La Marck, Evrard De

La Marck, Evrard de cardinal bishop and lord of Liege, was born about 1475. His personal qualities, as well as the services rendered to the Church of Liege by his ancestors, caused him to be chosen bishop of that city in 1506. He at once applied to Rome for approbation, and, on the reception of the papal bull of installation by pope Julius II, repaired to Liege, where he was received with great enthusiasm. He confirmed the privileges of the city, which he governed with such wisdom that, while war was raging outside, his diocese continued to enjoy undisturbed peace. He restored the old discipline of St. Hubert, first bishop of Liege, and devoted himself to the spiritual and temporal improvement of his charge. In acknowledgment of services he had rendered to Louis XII in the affairs of Italy, he was made bishop of Chartres.

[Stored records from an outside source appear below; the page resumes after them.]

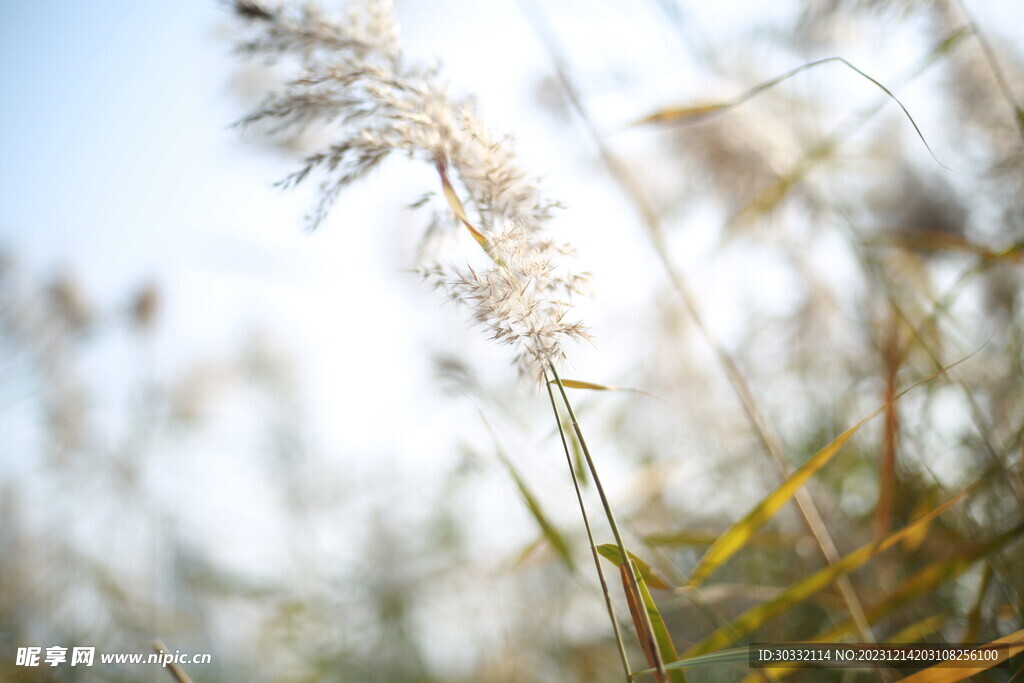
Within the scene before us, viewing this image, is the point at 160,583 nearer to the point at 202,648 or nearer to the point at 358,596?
the point at 202,648

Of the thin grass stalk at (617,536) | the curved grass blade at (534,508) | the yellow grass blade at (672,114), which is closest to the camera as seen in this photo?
the thin grass stalk at (617,536)

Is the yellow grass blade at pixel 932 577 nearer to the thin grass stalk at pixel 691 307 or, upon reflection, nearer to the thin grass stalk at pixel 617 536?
the thin grass stalk at pixel 691 307

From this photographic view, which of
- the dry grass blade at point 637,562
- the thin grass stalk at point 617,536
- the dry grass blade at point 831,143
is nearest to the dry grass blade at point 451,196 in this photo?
the thin grass stalk at point 617,536

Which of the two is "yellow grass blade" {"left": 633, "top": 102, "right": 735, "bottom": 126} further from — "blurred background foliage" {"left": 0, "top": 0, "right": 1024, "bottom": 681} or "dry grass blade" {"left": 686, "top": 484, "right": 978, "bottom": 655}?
"dry grass blade" {"left": 686, "top": 484, "right": 978, "bottom": 655}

Francis I even promised to procure him a cardinal's hat, but a protege of the duchess of Angouleme obtaining it in his stead, he entered in 1518 into the league of Austria against France, and even warred against his own brother, Robert de la Marck, who had made peace with Francis I. In the Diet of Frankfort he advocated the nomination of Charles V as emperor of Germany, and was rewarded with the archbishopric of Valencia. In 1521 he was created cardinal, and thereafter became a zealous opponent of the Reformation. According to Abraham Bzovius, he appointed in each district men on whom he could rely to ferret out and punish all heretics. A great many were found and punished by exile or death, while their possessions were sequestered. He is said to have cruelly tortured Protestant theologians. He had at first welcomed Erasmus, who dedicated to him his paraphrase on the Epistle to the Romans, but turned about and called him a heathen and a publican when he saw him incline towards the new doctrines. In 1529 he was called to Cambrai, where the Ladies' Peace was concluded. In 1532 he equipped at his own expense a body of troops to war against the Turks. Appointed legate a latere in 1533, he labored with new zeal to uproot all heresy. For this object he assembled a synod at Liege in 1538, but the priests, dissatisfied with his austerity, declared against him. He hoped to subdue their opposition, but suddenly died, February 16, 1538. See Chapeauville, Hist. des Carsdinaux, volume 3, chapter 5 and 6; Auber, Histoire des Cardinaux. 3:331, Louis Doni d'Attichy, Flores Cardinalium, volume 3; Hoefer, Nouv. Biog. Generale, 29:52. (J.N.P.)